Juanita Ulloa, world renowned vocalist, will perform at Texas State.
BY HAP MANSFIELD
SCENE EDITOR
Juanita Ulloa, the internationally known singer/composer and faculty member at Texas State, will perform in the concert, “Latina American Tapestry” on Dec. 4. The performance will be at the music building recital hall on the campus.
Ulloa will perform classical and folk songs from Latin America and Spain, highlighting rarely heard songs from Mexico, Spain, Chile, and Peru.
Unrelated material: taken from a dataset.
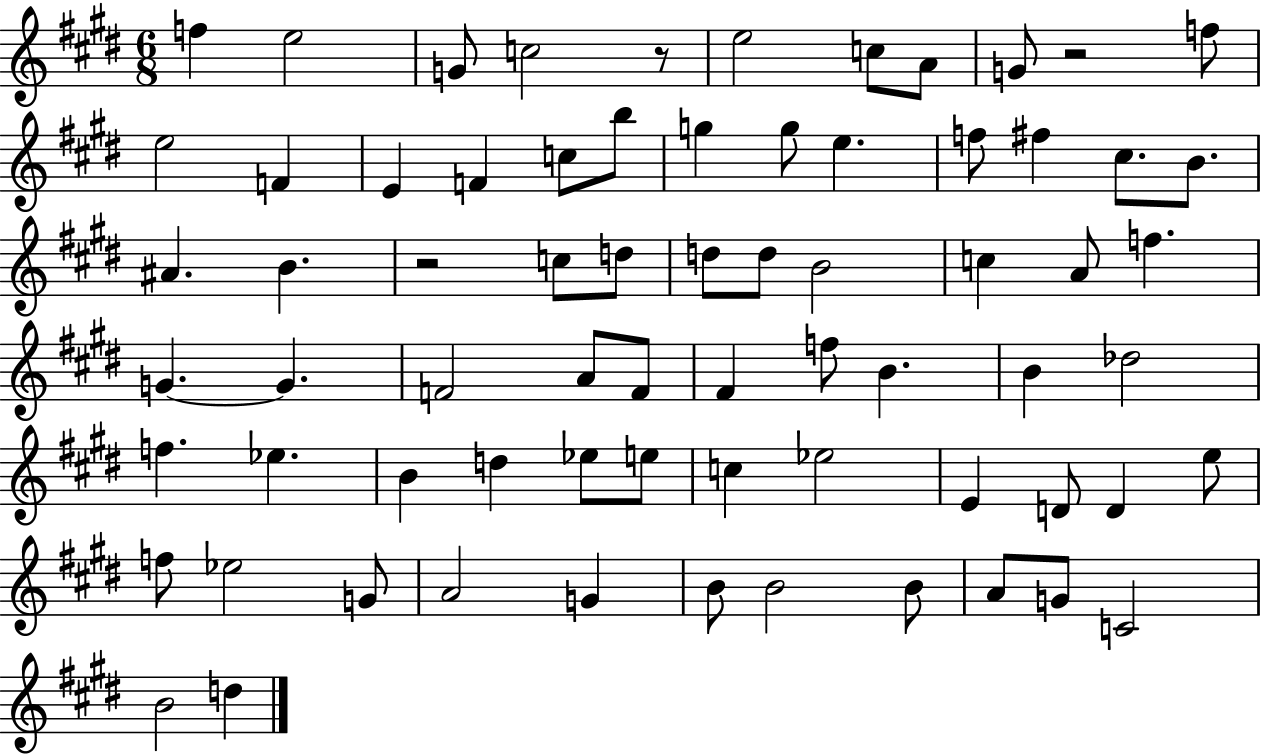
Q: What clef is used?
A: treble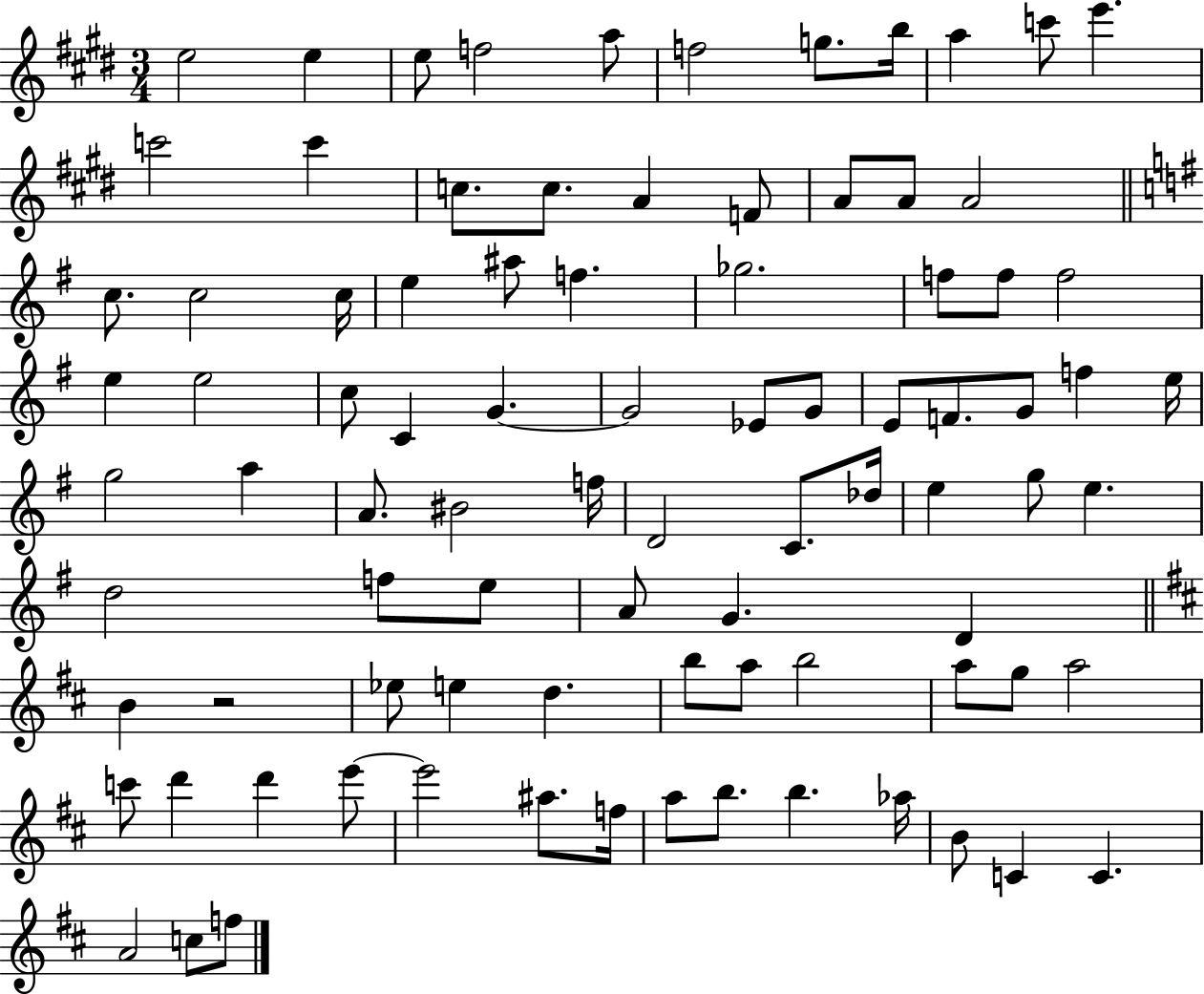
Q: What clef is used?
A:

She is an ethnomusicologist who specializes in Latin American music and Hispanic vocal styles.
“At the School of Music, we are able to bring together an amazing collection of songs in a ‘tapestry-like’ repertoire,” said Ulloa. “We are excited to share for the first time in the United States, through Texas State.”
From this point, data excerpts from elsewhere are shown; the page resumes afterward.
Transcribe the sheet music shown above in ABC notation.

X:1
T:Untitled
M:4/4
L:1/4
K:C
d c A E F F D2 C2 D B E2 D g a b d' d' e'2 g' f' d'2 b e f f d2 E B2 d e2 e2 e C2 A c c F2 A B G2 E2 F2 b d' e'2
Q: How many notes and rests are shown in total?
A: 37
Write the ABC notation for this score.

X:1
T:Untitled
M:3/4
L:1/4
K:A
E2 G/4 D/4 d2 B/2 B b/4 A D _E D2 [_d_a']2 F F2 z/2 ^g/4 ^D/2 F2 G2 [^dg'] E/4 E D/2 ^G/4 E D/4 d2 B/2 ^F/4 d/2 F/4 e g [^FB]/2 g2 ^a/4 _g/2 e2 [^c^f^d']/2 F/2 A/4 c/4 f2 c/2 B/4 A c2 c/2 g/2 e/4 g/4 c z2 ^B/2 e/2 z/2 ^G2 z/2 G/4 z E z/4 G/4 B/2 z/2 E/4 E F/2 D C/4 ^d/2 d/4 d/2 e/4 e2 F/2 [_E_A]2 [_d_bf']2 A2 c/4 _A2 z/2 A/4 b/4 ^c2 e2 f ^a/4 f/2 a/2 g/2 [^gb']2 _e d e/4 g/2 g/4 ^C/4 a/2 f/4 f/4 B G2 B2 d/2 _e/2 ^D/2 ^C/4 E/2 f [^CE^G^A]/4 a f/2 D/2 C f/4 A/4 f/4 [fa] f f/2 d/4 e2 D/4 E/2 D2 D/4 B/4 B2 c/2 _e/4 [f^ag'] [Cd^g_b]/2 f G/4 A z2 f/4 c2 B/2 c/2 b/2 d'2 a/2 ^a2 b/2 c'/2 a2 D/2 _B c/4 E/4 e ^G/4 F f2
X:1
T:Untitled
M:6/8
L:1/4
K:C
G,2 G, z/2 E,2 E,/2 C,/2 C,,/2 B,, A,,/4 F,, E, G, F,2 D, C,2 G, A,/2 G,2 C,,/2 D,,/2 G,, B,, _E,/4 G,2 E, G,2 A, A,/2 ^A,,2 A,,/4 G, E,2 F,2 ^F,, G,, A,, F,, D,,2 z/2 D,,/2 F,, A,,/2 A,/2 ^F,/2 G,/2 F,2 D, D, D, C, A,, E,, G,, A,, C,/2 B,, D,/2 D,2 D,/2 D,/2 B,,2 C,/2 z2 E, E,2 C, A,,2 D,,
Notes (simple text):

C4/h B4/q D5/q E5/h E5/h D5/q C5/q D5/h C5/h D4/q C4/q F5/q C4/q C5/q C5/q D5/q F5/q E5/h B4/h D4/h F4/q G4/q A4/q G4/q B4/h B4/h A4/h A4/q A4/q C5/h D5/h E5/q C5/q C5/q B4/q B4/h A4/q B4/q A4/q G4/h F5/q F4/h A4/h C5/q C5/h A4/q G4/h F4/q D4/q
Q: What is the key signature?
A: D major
Ulloa’s commitment to the traditional forms of mariachi/ranchera music are tempered by her desire to give women a chance to stretch their talents out in the genre. Notoriously male dominated mariachi music is slowly assenting. It is becoming less rare to see women actively involved in the singing and writing of mariachi music. In fact, the pop singer Linda Ronstadt came from a family full of mariachi musicians and her singing cadences and tones are taken from the form.
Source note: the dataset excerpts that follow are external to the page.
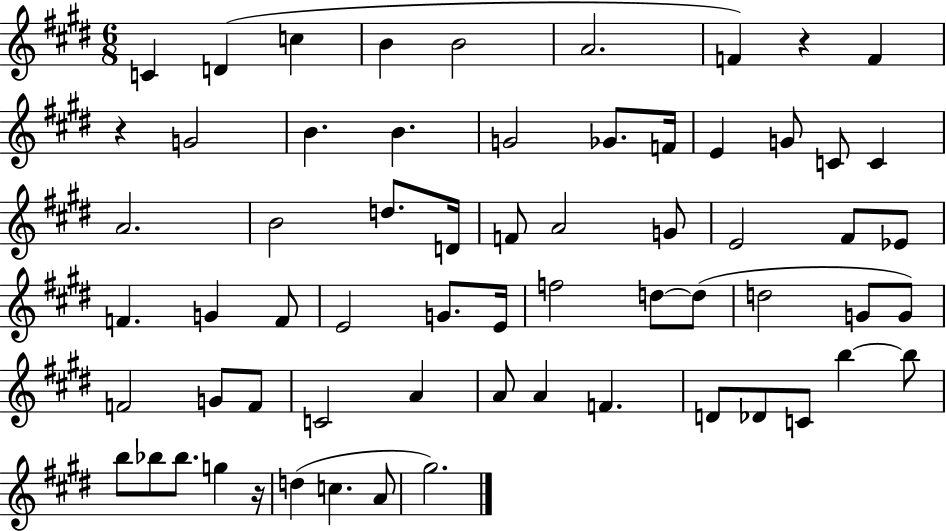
X:1
T:Untitled
M:6/8
L:1/4
K:E
C D c B B2 A2 F z F z G2 B B G2 _G/2 F/4 E G/2 C/2 C A2 B2 d/2 D/4 F/2 A2 G/2 E2 ^F/2 _E/2 F G F/2 E2 G/2 E/4 f2 d/2 d/2 d2 G/2 G/2 F2 G/2 F/2 C2 A A/2 A F D/2 _D/2 C/2 b b/2 b/2 _b/2 _b/2 g z/4 d c A/2 ^g2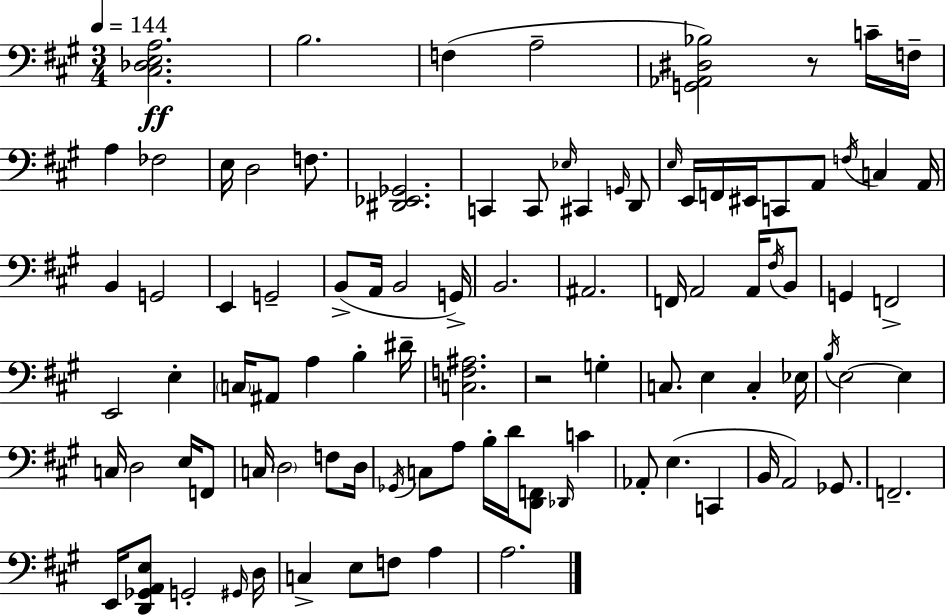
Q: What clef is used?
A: bass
Ulloa spent more than eight years singing traditional opera around the world but seems magnetically drawn to her musical heritage. It is for this reason that she is often referred to as the “High Priestess of Operachi,” as she blends both opera and mariachi into a moving technique for singing traditional music.
In addition to her CD emphasizing the “operachi” form, “Mujeres y Mariachi” (Women and Mariachi), she has another release emphasizing women composers, “Mujeres” (Women). Realizing that music is one of the easiest things to remember, she also broke new ground by releasing “Canta Conmigo” (Sing with me) and “Canta me son” (sing my song). These are not only fun for children and families to sing along with but also teach a fair amount of Spanish and proper pronunciation in addition to introducing the mariachi/ranchera form. The CDs have won a number of awards from parenting organizations, the most recent being the Disney iParenting Media Award.
Ulloa, who received a bachelor’s degree in Music from Yale, studied at California-Berkeley for her masters and did some post graduate training at the conservatory in Nice, France. In addition to teaching music at Texas State, she is also a professor of Hispanic vocal music and ethnomusiclogy at San Antonio’s Northwest Vista College.